Humans have always seen birds as having mysterious and magical powers. Maybe because their colours, songs and the way they fly can be so beautiful and intriguing.
We’ve been speaking to Rachel Warren Chadd and Marianne Taylor, authors of Birds: myth, lore & legend to look at three of the most magical birds, and the different qualities and beliefs humans have associated with them.
For many people in Britain, their first encounters with ravens are at the Tower of London. It is said that if ravens ever fly away from the Tower the crown will fall.
Folklore says that wild ravens have always lived at the Tower, and fed on the bodies of those executed as enemies of the Crown.
Ravens pop up in mythology and legend all over the world. The god Odin, from Norse mythology, was accompanied by a pair of ravens called Huginn and Muninn. The birds – which represented reflection, thought and memory – flew over the world each morning and on their return would settle on Odin’s shoulders and whispered to him all that they had seen. Thanks to this, Odin became renowned as the wisest of the gods.
Norse sailors exploring the northern seas also used ravens but as navigators, sending them out from ships in search of land.
In the Bible, Noah first sends out a raven to look for dry land. It is when the raven does not return that he sends out a dove.
In North American folklore, the raven is seen as both creator and amoral prankster, and as such are often a central figure in Native American and Inuit creation stories.

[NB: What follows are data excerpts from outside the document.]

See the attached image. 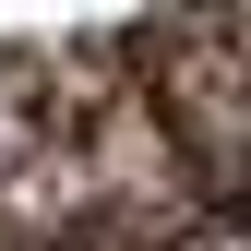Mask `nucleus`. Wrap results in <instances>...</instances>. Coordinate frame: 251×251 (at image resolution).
<instances>
[{
    "label": "nucleus",
    "mask_w": 251,
    "mask_h": 251,
    "mask_svg": "<svg viewBox=\"0 0 251 251\" xmlns=\"http://www.w3.org/2000/svg\"><path fill=\"white\" fill-rule=\"evenodd\" d=\"M0 239H24V251L96 239V144H84V120H48L24 155H0Z\"/></svg>",
    "instance_id": "7ed1b4c3"
},
{
    "label": "nucleus",
    "mask_w": 251,
    "mask_h": 251,
    "mask_svg": "<svg viewBox=\"0 0 251 251\" xmlns=\"http://www.w3.org/2000/svg\"><path fill=\"white\" fill-rule=\"evenodd\" d=\"M84 144H96V239L84 251H179L215 227V179L155 84H96Z\"/></svg>",
    "instance_id": "f257e3e1"
},
{
    "label": "nucleus",
    "mask_w": 251,
    "mask_h": 251,
    "mask_svg": "<svg viewBox=\"0 0 251 251\" xmlns=\"http://www.w3.org/2000/svg\"><path fill=\"white\" fill-rule=\"evenodd\" d=\"M155 96L192 132L203 179H215V215H251V48L227 12H192L179 36H155Z\"/></svg>",
    "instance_id": "f03ea898"
},
{
    "label": "nucleus",
    "mask_w": 251,
    "mask_h": 251,
    "mask_svg": "<svg viewBox=\"0 0 251 251\" xmlns=\"http://www.w3.org/2000/svg\"><path fill=\"white\" fill-rule=\"evenodd\" d=\"M215 12H227V24H239V48H251V0H215Z\"/></svg>",
    "instance_id": "20e7f679"
}]
</instances>
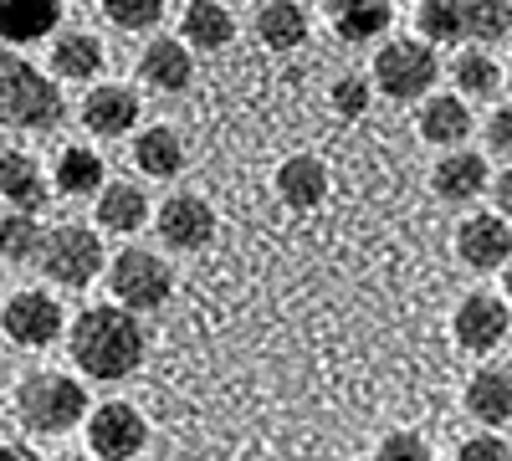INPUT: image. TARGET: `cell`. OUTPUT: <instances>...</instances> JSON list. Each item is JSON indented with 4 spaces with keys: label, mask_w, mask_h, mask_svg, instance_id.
<instances>
[{
    "label": "cell",
    "mask_w": 512,
    "mask_h": 461,
    "mask_svg": "<svg viewBox=\"0 0 512 461\" xmlns=\"http://www.w3.org/2000/svg\"><path fill=\"white\" fill-rule=\"evenodd\" d=\"M82 415H88V390H82L72 374H31L21 385V421L41 436H62L72 431Z\"/></svg>",
    "instance_id": "cell-3"
},
{
    "label": "cell",
    "mask_w": 512,
    "mask_h": 461,
    "mask_svg": "<svg viewBox=\"0 0 512 461\" xmlns=\"http://www.w3.org/2000/svg\"><path fill=\"white\" fill-rule=\"evenodd\" d=\"M492 200H497V216H507V221H512V170H502V175H497Z\"/></svg>",
    "instance_id": "cell-36"
},
{
    "label": "cell",
    "mask_w": 512,
    "mask_h": 461,
    "mask_svg": "<svg viewBox=\"0 0 512 461\" xmlns=\"http://www.w3.org/2000/svg\"><path fill=\"white\" fill-rule=\"evenodd\" d=\"M0 195L21 205V211H36V205H47V180H41V170L26 154L0 149Z\"/></svg>",
    "instance_id": "cell-24"
},
{
    "label": "cell",
    "mask_w": 512,
    "mask_h": 461,
    "mask_svg": "<svg viewBox=\"0 0 512 461\" xmlns=\"http://www.w3.org/2000/svg\"><path fill=\"white\" fill-rule=\"evenodd\" d=\"M62 21V0H0V36L6 41H41Z\"/></svg>",
    "instance_id": "cell-17"
},
{
    "label": "cell",
    "mask_w": 512,
    "mask_h": 461,
    "mask_svg": "<svg viewBox=\"0 0 512 461\" xmlns=\"http://www.w3.org/2000/svg\"><path fill=\"white\" fill-rule=\"evenodd\" d=\"M57 190L62 195H93V190H103V159L93 149H62V159H57Z\"/></svg>",
    "instance_id": "cell-26"
},
{
    "label": "cell",
    "mask_w": 512,
    "mask_h": 461,
    "mask_svg": "<svg viewBox=\"0 0 512 461\" xmlns=\"http://www.w3.org/2000/svg\"><path fill=\"white\" fill-rule=\"evenodd\" d=\"M487 144H492L497 154H512V108H497V113L487 118Z\"/></svg>",
    "instance_id": "cell-35"
},
{
    "label": "cell",
    "mask_w": 512,
    "mask_h": 461,
    "mask_svg": "<svg viewBox=\"0 0 512 461\" xmlns=\"http://www.w3.org/2000/svg\"><path fill=\"white\" fill-rule=\"evenodd\" d=\"M466 134H472V113H466L461 98H451V93L425 98V108H420V139H425V144L451 149V144H461Z\"/></svg>",
    "instance_id": "cell-20"
},
{
    "label": "cell",
    "mask_w": 512,
    "mask_h": 461,
    "mask_svg": "<svg viewBox=\"0 0 512 461\" xmlns=\"http://www.w3.org/2000/svg\"><path fill=\"white\" fill-rule=\"evenodd\" d=\"M456 461H512V451H507L502 436H472L456 451Z\"/></svg>",
    "instance_id": "cell-34"
},
{
    "label": "cell",
    "mask_w": 512,
    "mask_h": 461,
    "mask_svg": "<svg viewBox=\"0 0 512 461\" xmlns=\"http://www.w3.org/2000/svg\"><path fill=\"white\" fill-rule=\"evenodd\" d=\"M180 31H185V41H195V52H221L236 36V21H231L226 6H216V0H190Z\"/></svg>",
    "instance_id": "cell-23"
},
{
    "label": "cell",
    "mask_w": 512,
    "mask_h": 461,
    "mask_svg": "<svg viewBox=\"0 0 512 461\" xmlns=\"http://www.w3.org/2000/svg\"><path fill=\"white\" fill-rule=\"evenodd\" d=\"M62 113V88L47 82V72L16 52H0V123L6 129H57Z\"/></svg>",
    "instance_id": "cell-2"
},
{
    "label": "cell",
    "mask_w": 512,
    "mask_h": 461,
    "mask_svg": "<svg viewBox=\"0 0 512 461\" xmlns=\"http://www.w3.org/2000/svg\"><path fill=\"white\" fill-rule=\"evenodd\" d=\"M461 21H466V41H502L512 31V6L507 0H461Z\"/></svg>",
    "instance_id": "cell-28"
},
{
    "label": "cell",
    "mask_w": 512,
    "mask_h": 461,
    "mask_svg": "<svg viewBox=\"0 0 512 461\" xmlns=\"http://www.w3.org/2000/svg\"><path fill=\"white\" fill-rule=\"evenodd\" d=\"M41 246H47V231L36 226V211H16L0 221V257L6 262H31L41 257Z\"/></svg>",
    "instance_id": "cell-27"
},
{
    "label": "cell",
    "mask_w": 512,
    "mask_h": 461,
    "mask_svg": "<svg viewBox=\"0 0 512 461\" xmlns=\"http://www.w3.org/2000/svg\"><path fill=\"white\" fill-rule=\"evenodd\" d=\"M52 72L67 77V82H88L103 72V47H98V36L88 31H77V36H62L57 47H52Z\"/></svg>",
    "instance_id": "cell-25"
},
{
    "label": "cell",
    "mask_w": 512,
    "mask_h": 461,
    "mask_svg": "<svg viewBox=\"0 0 512 461\" xmlns=\"http://www.w3.org/2000/svg\"><path fill=\"white\" fill-rule=\"evenodd\" d=\"M159 236H164V246H180V251L210 246V236H216V211H210V200L169 195L159 205Z\"/></svg>",
    "instance_id": "cell-11"
},
{
    "label": "cell",
    "mask_w": 512,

In Britain, the magpie is the bearer of both good and bad luck – depending on how many are seen. Many are familiar with this old rhyme, differing according to region:
One for sorrow, two for mirth,
Three for a wedding, four for a birth,
Five for silver, six for gold,
Seven for a secret not to be told,
Eight for Heaven, nine for Hell,
And ten for the Devil’s own sell [self].
In ancient Rome, the magpie was associated with magic and fortune-telling, while in Scandinavia some witches rode magpies or turned into them.
In Germany, the bird was considered a bird of the underworld and in Scotland, it was said that magpies had a drop of the devil’s blood on their tongues.
Outside of Europe, the magpie has a much more positive image. In Native American legends, the magpie was considered a friend of hunter-gatherer tribes. In Korea, the magpie is thought to bring good news and in China, it is a symbol of happiness, foretelling and good fortune.
Across the world, few birds are as culturally symbolic – and contradictory – as owls. The sights and sound of an owl was linked to death in ancient Egypt and desolation in the Bible. In ancient Rome, owls were said to have predicted the passing of several Caesars. Fear and dread of the birds is similarly deep-rooted in Native American, African and several Asian cultures.
Yet in ancient Greece, subverting this trend, the Little Owl represented or accompanied Athene, the goddess of wisdom. The owl is also presented as a wise character in popular fiction, like Hedwig in Harry Potter or Archimedes in The Once and Future King, even when they are actually less smart, like Owl in the Winnie-the-Pooh stories.
Owls are often associated with magic. An owl can fly without sounds, find its prey in near total darkness and rotate its head almost a full circle. Human attempts to harness this otherworldliness in magic is widespread.
In Japan, owl images were used to guard against famine and epidemics, while in central Asia, owl-feather amulets were worn to ward off evil spirits. For some Native American tribes, wearing owl feathers signified bravery and brought good fortune.
European owls were often the familiars of witches and wizards, such as Merlin’s companion in the Arthurian legends and Harry Potter.